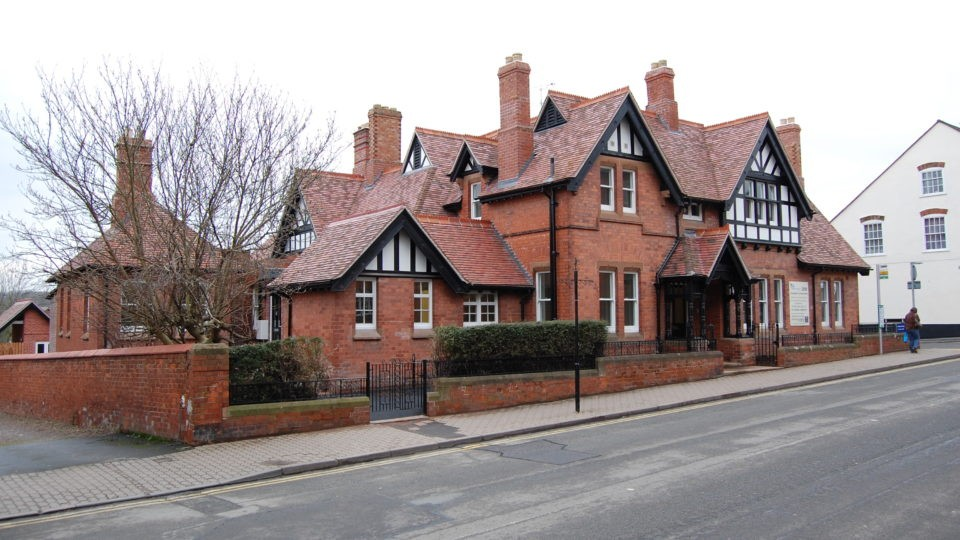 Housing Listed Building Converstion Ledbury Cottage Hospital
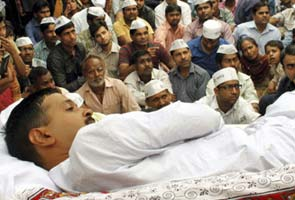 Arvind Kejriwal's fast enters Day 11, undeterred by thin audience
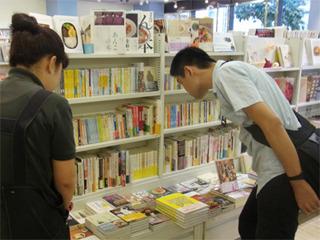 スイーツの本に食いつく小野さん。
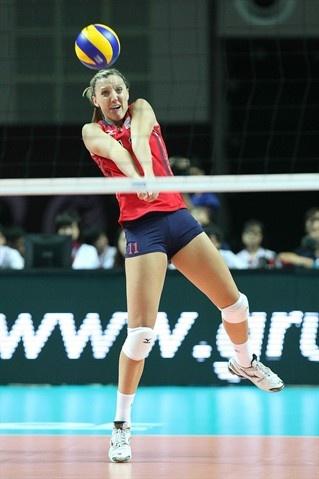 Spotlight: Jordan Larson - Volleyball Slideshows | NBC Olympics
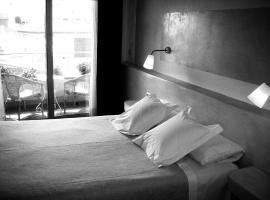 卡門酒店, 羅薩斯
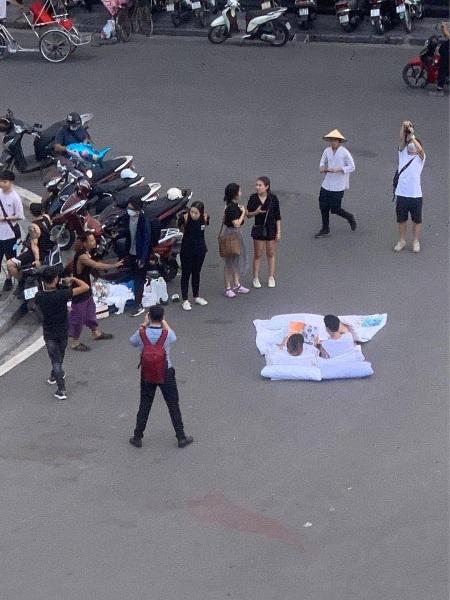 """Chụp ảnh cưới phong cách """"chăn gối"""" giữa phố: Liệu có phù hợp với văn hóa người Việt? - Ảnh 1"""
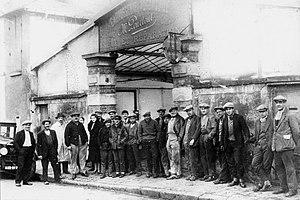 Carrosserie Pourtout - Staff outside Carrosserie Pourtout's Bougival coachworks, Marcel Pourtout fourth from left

About this exercise:
Copy out all the records exactly, excluding pictures.

Written answer:
 Housing Listed Building Converstion Ledbury Cottage Hospital
 Arvind Kejriwal's fast enters Day 11, undeterred by thin audience
 スイーツの本に食いつく小野さん。
 Spotlight: Jordan Larson - Volleyball Slideshows | NBC Olympics
 卡門酒店, 羅薩斯
 """Chụp ảnh cưới phong cách """"chăn gối"""" giữa phố: Liệu có phù hợp với văn hóa người Việt? - Ảnh 1"""
 Carrosserie Pourtout - Staff outside Carrosserie Pourtout's Bougival coachworks, Marcel Pourtout fourth from left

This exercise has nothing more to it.